Dari pihak boru, kelompok ego (dan dongan tubu-nya) tidak boleh mengambil menantu perempuan. Jika hal itu dilanggar, maka perkawinan menjadi tidak searah. Perkawinan tidak searah tadi mengacaukan tatanan Dalihan Na Tolu, karena boru bisa menjadi hulahula dan sebaliknya. Secara teoritis dapat disimpulkan seperti itu.
Biasanya silsilah marga Batak Toba itu dapat menunjukkan nomor generasinya (seperti penulis adalah nomor 18 dalam marga Hutasoit). Ini sudah sangat jauh dari generasi kakek moyang saya. Kadang dalam beberapa nomor generasi, kita sudah tidak tahu kakek kita menikah atau mengambil istri dari marga mana.Â
Seharusnya menurut prinsip Dalihan Na Tolu, marga nenek saya pada generasi 1 atau 2 dan seterusnya adalah hulahula saya, dengan demikian marga itu tidak bisa mengambil menantu perempuan dari marga kami. Karena jika itu terjadi maka marga itu menjadi boru dari marga kami.

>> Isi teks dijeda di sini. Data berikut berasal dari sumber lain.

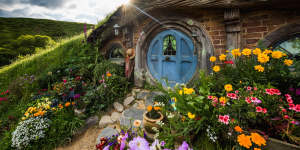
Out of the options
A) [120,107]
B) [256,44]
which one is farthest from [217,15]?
[120,107]

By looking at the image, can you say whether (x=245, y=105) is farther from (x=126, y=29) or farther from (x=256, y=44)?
(x=126, y=29)

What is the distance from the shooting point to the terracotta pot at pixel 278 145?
3.55 ft

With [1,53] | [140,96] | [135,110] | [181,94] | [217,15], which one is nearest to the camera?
[181,94]

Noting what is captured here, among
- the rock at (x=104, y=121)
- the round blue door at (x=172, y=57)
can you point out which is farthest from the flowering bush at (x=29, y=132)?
the round blue door at (x=172, y=57)

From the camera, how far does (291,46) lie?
225 cm

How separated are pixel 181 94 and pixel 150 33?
2.90 m

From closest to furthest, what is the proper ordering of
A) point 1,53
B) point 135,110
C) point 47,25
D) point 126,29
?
1. point 135,110
2. point 126,29
3. point 1,53
4. point 47,25

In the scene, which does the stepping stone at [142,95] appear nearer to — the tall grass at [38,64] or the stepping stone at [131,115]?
the stepping stone at [131,115]

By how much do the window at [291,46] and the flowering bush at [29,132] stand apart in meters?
4.99

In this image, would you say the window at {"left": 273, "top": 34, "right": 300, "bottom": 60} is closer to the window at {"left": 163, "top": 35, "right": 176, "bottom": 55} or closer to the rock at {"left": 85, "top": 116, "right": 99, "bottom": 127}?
the window at {"left": 163, "top": 35, "right": 176, "bottom": 55}

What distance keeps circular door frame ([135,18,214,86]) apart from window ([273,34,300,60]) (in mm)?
1186

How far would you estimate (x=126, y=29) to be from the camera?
4461mm

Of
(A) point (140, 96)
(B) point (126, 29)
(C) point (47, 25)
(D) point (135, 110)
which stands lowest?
(D) point (135, 110)

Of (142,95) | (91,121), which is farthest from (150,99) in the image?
(91,121)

Satu marga yang merupakan satuan kekerabatan sangat banyak warganya, dan seorang yang menjadi partisipan dalam marga sudah berada 20 generasi atau lebih. Tidak mungkin setiap orang dari satu marga dapat saling kenal. Tidak mungkin juga melakukan konfirmasi terhadap setiap partisipan dalam satu marga.

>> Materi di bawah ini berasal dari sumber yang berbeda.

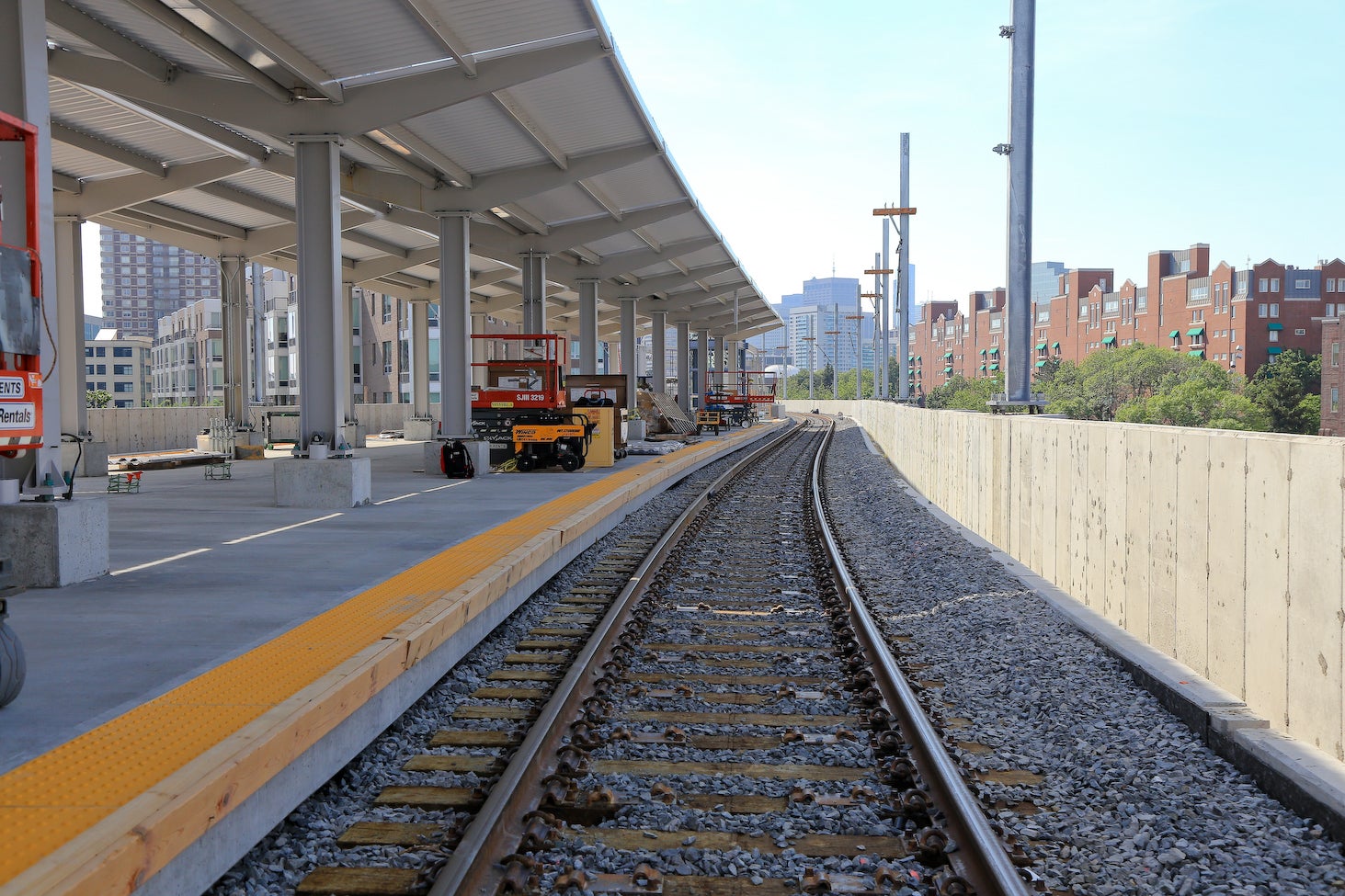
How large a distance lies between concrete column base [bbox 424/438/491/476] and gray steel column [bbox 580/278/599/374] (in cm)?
1390

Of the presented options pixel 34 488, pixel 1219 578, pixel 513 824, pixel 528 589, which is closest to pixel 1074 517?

Gambaran seperti itu yang membuat prinsip "sisada anak, sisada boru" dalam lingkup marga tidak mungkin diterapkan lagi. Dengan demikian, Dalihan Na Tolu juga tidak mungkin diterapkan dalam berbasis marga.Â
Dalihan Na Tolu hanya bisa diterapkan dalam lingkup marga yang lebih kecil (cabang atau ranting), yang disebut saompu yakni mereka yang berada dalam satu klan keturunan yang memiliki satu kakek bersama dan nyata-nyata masih melakukan upacara kekerabatan secara bersama-sama.
***
Karena penulis bukan praktisi adat, penulis terbuka terhadap koreksi, kritik, dan masukan atas pendapat ini.